START

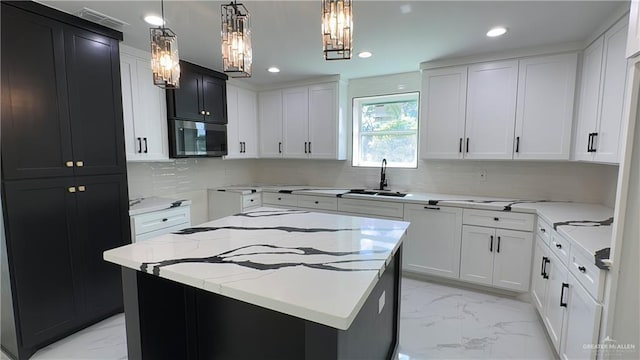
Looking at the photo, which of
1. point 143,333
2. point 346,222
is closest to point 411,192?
point 346,222

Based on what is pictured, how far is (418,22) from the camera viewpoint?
7.29 feet

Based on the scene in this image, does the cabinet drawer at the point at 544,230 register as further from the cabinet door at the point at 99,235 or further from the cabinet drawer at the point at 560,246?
the cabinet door at the point at 99,235

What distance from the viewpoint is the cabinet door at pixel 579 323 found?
144 cm

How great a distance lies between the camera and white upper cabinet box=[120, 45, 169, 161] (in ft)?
8.92

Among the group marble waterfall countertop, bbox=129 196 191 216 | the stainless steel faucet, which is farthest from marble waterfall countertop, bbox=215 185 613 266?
marble waterfall countertop, bbox=129 196 191 216

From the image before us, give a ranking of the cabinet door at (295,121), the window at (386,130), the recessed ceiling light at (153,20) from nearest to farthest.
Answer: the recessed ceiling light at (153,20) < the window at (386,130) < the cabinet door at (295,121)

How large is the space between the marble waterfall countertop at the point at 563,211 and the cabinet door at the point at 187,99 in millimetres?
1489

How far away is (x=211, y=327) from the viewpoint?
152cm

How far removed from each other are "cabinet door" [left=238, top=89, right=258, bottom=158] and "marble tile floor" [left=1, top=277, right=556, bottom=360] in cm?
254

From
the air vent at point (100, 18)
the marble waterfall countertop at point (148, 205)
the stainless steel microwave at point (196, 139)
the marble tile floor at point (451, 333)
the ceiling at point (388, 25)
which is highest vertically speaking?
the ceiling at point (388, 25)

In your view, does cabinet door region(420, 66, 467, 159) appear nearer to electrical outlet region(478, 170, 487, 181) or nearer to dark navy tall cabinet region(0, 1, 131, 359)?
electrical outlet region(478, 170, 487, 181)

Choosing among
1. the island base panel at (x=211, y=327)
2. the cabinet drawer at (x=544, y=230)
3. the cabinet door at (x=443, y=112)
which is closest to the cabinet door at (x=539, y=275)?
the cabinet drawer at (x=544, y=230)

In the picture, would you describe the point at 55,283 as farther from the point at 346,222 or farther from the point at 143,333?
the point at 346,222

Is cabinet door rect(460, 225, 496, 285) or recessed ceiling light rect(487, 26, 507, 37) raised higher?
recessed ceiling light rect(487, 26, 507, 37)
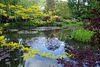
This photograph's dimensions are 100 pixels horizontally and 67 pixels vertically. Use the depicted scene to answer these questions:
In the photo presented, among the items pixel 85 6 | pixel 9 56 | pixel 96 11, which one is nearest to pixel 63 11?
pixel 85 6

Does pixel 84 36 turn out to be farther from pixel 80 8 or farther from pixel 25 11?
pixel 80 8

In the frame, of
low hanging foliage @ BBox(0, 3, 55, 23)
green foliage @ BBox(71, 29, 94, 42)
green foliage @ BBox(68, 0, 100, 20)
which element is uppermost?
green foliage @ BBox(68, 0, 100, 20)

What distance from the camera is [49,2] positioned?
34.1 m

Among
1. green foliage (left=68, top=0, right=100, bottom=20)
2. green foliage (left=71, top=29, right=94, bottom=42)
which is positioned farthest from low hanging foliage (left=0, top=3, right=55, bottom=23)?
green foliage (left=68, top=0, right=100, bottom=20)

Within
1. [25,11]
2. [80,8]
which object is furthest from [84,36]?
[80,8]

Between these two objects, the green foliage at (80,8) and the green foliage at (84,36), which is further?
the green foliage at (80,8)

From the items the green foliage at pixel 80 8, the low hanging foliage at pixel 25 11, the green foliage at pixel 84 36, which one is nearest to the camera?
the low hanging foliage at pixel 25 11

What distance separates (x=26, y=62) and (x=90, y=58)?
111 inches

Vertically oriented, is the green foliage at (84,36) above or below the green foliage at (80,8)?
below

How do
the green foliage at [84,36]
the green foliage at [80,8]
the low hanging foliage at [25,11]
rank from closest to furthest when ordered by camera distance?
the low hanging foliage at [25,11]
the green foliage at [84,36]
the green foliage at [80,8]

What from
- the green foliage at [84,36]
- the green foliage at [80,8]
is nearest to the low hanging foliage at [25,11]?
the green foliage at [84,36]

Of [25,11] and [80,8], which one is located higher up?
[80,8]

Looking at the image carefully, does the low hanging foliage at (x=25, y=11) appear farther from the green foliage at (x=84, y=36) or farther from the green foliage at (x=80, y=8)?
the green foliage at (x=80, y=8)

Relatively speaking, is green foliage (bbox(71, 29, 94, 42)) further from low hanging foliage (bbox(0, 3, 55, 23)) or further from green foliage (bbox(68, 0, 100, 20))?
green foliage (bbox(68, 0, 100, 20))
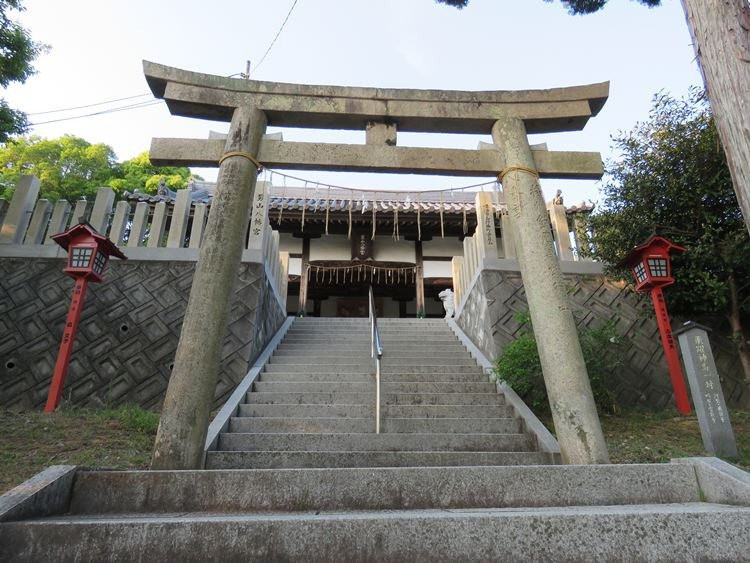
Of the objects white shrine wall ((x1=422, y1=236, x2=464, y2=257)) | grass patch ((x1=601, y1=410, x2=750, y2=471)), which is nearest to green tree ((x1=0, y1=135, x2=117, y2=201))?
white shrine wall ((x1=422, y1=236, x2=464, y2=257))

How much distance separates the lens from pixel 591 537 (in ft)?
6.20

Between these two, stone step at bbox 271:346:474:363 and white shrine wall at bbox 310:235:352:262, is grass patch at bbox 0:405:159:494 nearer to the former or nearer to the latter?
stone step at bbox 271:346:474:363

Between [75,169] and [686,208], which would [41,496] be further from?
[75,169]

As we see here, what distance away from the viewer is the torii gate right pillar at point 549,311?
321 centimetres

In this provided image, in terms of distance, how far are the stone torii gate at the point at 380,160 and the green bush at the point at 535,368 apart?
159cm

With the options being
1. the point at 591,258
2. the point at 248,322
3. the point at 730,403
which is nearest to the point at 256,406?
the point at 248,322

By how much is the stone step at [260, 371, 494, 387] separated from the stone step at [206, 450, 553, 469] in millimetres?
1909

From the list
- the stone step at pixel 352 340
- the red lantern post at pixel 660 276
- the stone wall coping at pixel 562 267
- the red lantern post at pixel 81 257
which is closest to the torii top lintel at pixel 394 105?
the red lantern post at pixel 660 276

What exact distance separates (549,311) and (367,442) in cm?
219

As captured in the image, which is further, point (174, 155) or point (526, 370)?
point (526, 370)

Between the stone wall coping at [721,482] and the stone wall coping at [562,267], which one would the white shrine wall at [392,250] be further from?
the stone wall coping at [721,482]

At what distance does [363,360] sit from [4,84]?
8054 millimetres

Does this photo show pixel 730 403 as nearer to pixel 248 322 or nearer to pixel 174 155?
pixel 248 322

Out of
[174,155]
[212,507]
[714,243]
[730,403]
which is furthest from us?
[730,403]
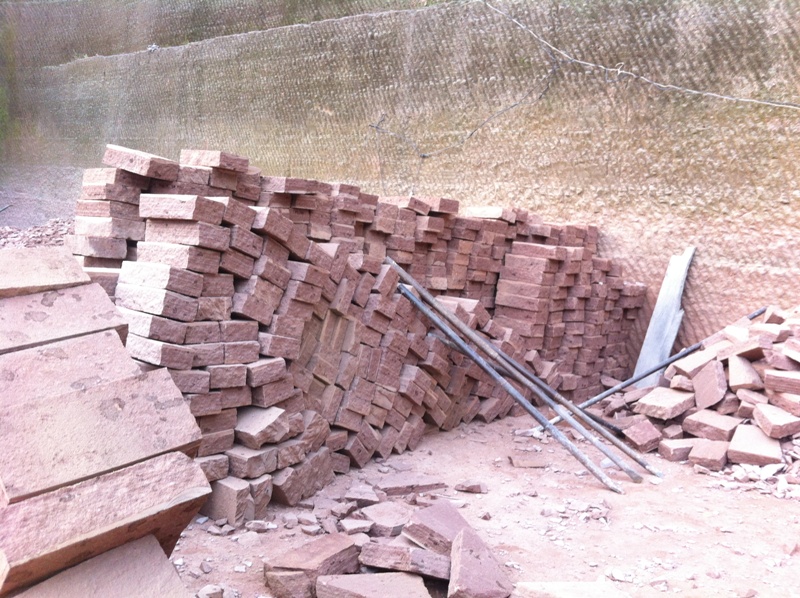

END

Gather every line of the records above that contains this string: "separates". Copy each such line in full.

What distance separates (x=26, y=62) and (x=90, y=58)?
How much distance separates the lens from pixel 591 537 (in ft)?
What exact distance separates (549,311) and (367,442) in cm?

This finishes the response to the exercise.